America’s Natural Gas Alliance Executive Vice President of Government Affairs Frank Macchiarola:

“… In 2013, Pennsylvania producers contributed $226 million in impact fees, which benefited the schools, parks, hospitals and critical infrastructure projects all across the state. Also, thanks to the abundance of Pennsylvania natural gas, public elementary and secondary school districts saved approximately 8.3 percent on electricity and 22.1 percent on natural gas during the 2012-2013 fiscal year, for a total of $45.5 million.

“Now is not the time to put this progress at risk by singling out natural gas producers and imposing a burdensome tax that could hamper future production. In fact, there is a great opportunity to boost economic development in the state by supporting critical infrastructure projects that will carry the Marcellus gas to nearby markets.”

Marcellus Shale Coalition President David Spigelmyer:

“Governor Wolf fails to acknowledge that the natural gas industry already pays significant taxes in Pennsylvania. Natural gas operators pay the same taxes that every other business in Pennsylvania pays, which has helped generate more than $2.1 billion through 2013. Pennsylvania is the only state that imposes a special impact tax that will have generated nearly $830 million by April of this year… Pennsylvanians have realized more than $700 million in royalties from energy-development on public lands…

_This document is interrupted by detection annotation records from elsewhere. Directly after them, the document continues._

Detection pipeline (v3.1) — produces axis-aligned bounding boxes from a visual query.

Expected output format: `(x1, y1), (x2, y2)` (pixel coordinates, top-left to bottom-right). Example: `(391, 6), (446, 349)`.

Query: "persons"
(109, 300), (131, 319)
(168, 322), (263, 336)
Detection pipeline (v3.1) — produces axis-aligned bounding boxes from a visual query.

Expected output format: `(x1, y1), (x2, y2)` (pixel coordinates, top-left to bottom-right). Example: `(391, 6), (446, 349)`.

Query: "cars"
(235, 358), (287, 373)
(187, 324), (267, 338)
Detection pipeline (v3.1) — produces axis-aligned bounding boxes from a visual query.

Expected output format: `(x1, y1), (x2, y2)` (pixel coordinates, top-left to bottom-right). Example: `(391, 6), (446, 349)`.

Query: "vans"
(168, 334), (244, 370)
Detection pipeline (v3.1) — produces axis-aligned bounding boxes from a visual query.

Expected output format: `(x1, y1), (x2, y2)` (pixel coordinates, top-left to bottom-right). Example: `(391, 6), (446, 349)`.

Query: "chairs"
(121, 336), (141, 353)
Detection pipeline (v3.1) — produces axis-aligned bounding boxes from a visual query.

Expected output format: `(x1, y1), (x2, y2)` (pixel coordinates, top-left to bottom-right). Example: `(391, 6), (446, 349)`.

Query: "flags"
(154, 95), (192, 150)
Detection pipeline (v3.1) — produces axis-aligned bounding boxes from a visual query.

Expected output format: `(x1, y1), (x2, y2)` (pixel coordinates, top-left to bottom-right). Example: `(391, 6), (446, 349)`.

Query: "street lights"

“While we look forward to evaluating the policy details outlined by the governor today, it’s clear that new energy taxes will discourage capital investment into the commonwealth and make Pennsylvania less competitive. Make no mistake, adding a five percent tax to any business sector — including the energy industry — is going to reduce capital spending and hit the supply chain, especially Pennsylvania-based small and mid-sized businesses, as well as our region’s labor and building trades.”

Consumer Energy Alliance — Mid-Atlantic Executive Director Mike Butler:

“… (T)he cost of energy production in the state could increase substantially if such a tax were applied, causing a ripple effect that is felt throughout the Pennsylvania economy — leading to fewer manufacturing jobs, and negatively impacting everyone from small business and labor. Ultimately the increased cost of energy production via either aggressive taxes or reduced production will be felt by every household in the Keystone State.”

“Pennsylvania is fortunate to sit atop the Marcellus Shale. In the midst of what is now clearly the U.S. Energy Revolution, there is no doubt that production has helped the state create jobs and helped the nation stay out of a prolonged economic recession. More natural-gas production means lower energy costs and a growing Pennsylvania economy. Natural gas also helps reduce overall emissions….”

And just because I don’t want you to think no one out there supports Wolf, here’s Michael Wood, research director of the Pennsylvania Budget and Policy Center:

“Enacting a severance tax on the extraction of natural gas in Pennsylvania is long overdue. We, therefore, applaud Gov. Wolf’s proposal earlier today to establish such a tax at the same rate as neighboring West Virginia’s tax.

“Pennsylvania is now the second-largest producer of natural gas in the United States, and it is high time we taxed the value of this non-renewable resource as do other states. Research shows that severance taxes have little to no impact on oil and gas production. Drilling decisions are driven primarily by expectations about prices. With or without the tax, Pennsylvania’s Marcellus Shale is one of the most cost-effective places to produce natural gas in the United States.

“Moreover, as the conservative Tax Foundation has observed, natural gas taxes are often paid by out-of-state consumers. Pennsylvania consumers pay severance taxes imposed by other states but have failed to collect revenue when our Marcellus Shale gas is exported….”

(It should be noted that PBPC’s executive director, Sharon Ward, was named director of Wolf’s budget office last week.)

So, speak up, dear readers. What do you think? Is the severance tax a good or bad idea?